→ Tareas a realizar
**A)** Resume en dos oraciones el texto extraído.
**B)** Responde a las siguientes preguntas según el texto extraído:
(i) ¿Cuántas arpías representan el paradigma del mal en uno de los capiteles de Duratón?
(ii) ¿Qué cargo tiene Obdulia?
(iii) ¿Qué presenta la inscripción del ábside de San Salvador?
═════ Texto extraído
En Duratón, es Fidel quien tiene la gentileza de franquearnos la entrada. La galería porticada nos muestra, con similares tallas y mismo tema, dos capiteles que destacan sobre los demás: el paradigma del mal, representado en ocho arpías, y la salvación del hombre, el triunfo sobre ese mal, en el que representa el nacimiento de Jesús. En el interior continúa la catequesis con los capiteles, numerosos, que sustentan el arco triunfal y los nervios de las bóvedas del ábside. Curioso abovedado.

     Sepúlveda se muestra acostada sobre la ladera del cerro y San Salvador, enhiesto en la cima del otero, la corona. Obdulia, la encargada de la oficina de turismo, abre la iglesia para nosotros. Contraste total entre la arquitectura perfecta de un románico pleno y la escultura, tanto interior como en la galería, que nos recuerda el prerrománico e incluso nos lleva a las costas irlandesas. No sucede igual con la escultura del exterior, más asimilada a la arquitectura. En el ábside, la inscripción con la era en que se construyó la iglesia, presenta un crismón que trae de cabeza a Juan Antonio pues le ha tirado por tierra una teoría bien montadita que tenía ya sobre determinados crismones. ¡Mira que si resulta ser de cualquier grafitero medieval!
══════════
═════ Conjunto de datos
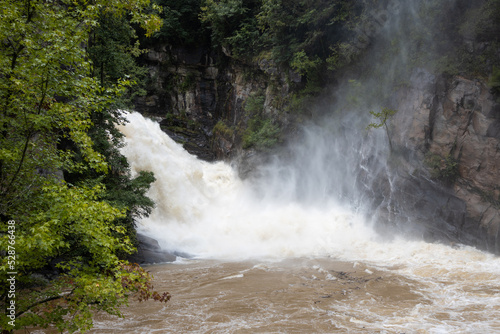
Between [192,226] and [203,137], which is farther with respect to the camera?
[203,137]

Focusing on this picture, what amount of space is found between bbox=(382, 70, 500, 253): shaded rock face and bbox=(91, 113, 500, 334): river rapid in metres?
1.05

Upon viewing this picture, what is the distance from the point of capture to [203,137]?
2525cm

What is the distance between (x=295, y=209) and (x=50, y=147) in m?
14.6

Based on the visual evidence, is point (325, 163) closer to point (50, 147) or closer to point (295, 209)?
point (295, 209)

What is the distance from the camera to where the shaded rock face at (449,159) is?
1173 centimetres

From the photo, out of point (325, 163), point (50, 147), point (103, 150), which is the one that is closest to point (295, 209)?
point (325, 163)

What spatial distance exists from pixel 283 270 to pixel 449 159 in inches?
283

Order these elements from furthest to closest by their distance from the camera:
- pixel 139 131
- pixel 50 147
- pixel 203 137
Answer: pixel 203 137 < pixel 139 131 < pixel 50 147

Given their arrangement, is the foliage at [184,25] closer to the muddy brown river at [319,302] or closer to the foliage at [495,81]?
the foliage at [495,81]

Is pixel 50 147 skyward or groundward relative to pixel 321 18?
groundward

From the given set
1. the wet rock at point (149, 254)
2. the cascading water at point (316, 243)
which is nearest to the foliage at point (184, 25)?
the cascading water at point (316, 243)

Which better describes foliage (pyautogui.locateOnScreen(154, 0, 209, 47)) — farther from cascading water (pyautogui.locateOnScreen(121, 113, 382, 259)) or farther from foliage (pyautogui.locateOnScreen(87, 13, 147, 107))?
foliage (pyautogui.locateOnScreen(87, 13, 147, 107))

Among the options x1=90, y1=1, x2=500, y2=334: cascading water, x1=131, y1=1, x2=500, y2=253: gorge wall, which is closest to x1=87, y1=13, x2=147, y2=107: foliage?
x1=90, y1=1, x2=500, y2=334: cascading water

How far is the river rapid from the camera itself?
7188 mm
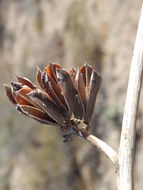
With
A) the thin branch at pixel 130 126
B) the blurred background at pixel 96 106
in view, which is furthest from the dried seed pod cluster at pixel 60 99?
the blurred background at pixel 96 106

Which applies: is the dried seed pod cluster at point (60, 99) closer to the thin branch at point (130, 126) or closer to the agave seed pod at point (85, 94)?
the agave seed pod at point (85, 94)

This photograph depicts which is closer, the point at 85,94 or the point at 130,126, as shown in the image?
the point at 130,126

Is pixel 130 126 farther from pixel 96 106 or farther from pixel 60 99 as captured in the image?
pixel 96 106

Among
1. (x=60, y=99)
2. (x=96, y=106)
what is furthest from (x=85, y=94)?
(x=96, y=106)

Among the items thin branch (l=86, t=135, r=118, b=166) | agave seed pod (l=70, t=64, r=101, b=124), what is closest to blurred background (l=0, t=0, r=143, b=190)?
agave seed pod (l=70, t=64, r=101, b=124)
══════════
→ Las soluciones
**A)** En Duratón, Fidel abre la iglesia, cuya galería porticada destaca por dos capiteles: uno representa el mal con ocho arpías y otro la salvación con el nacimiento de Jesús, mientras que en el interior otros numerosos capiteles sostienen el arco triunfal y las bóvedas del ábside. En Sepúlveda, Obdulia abre San Salvador, donde la arquitectura de un románico pleno contrasta con una escultura que recuerda el prerrománico, y un crismón de la inscripción del ábside echa por tierra una teoría de Juan Antonio.

**B)**
(i) Ocho.
(ii) Es la encargada de la oficina de turismo.
(iii) Un crismón.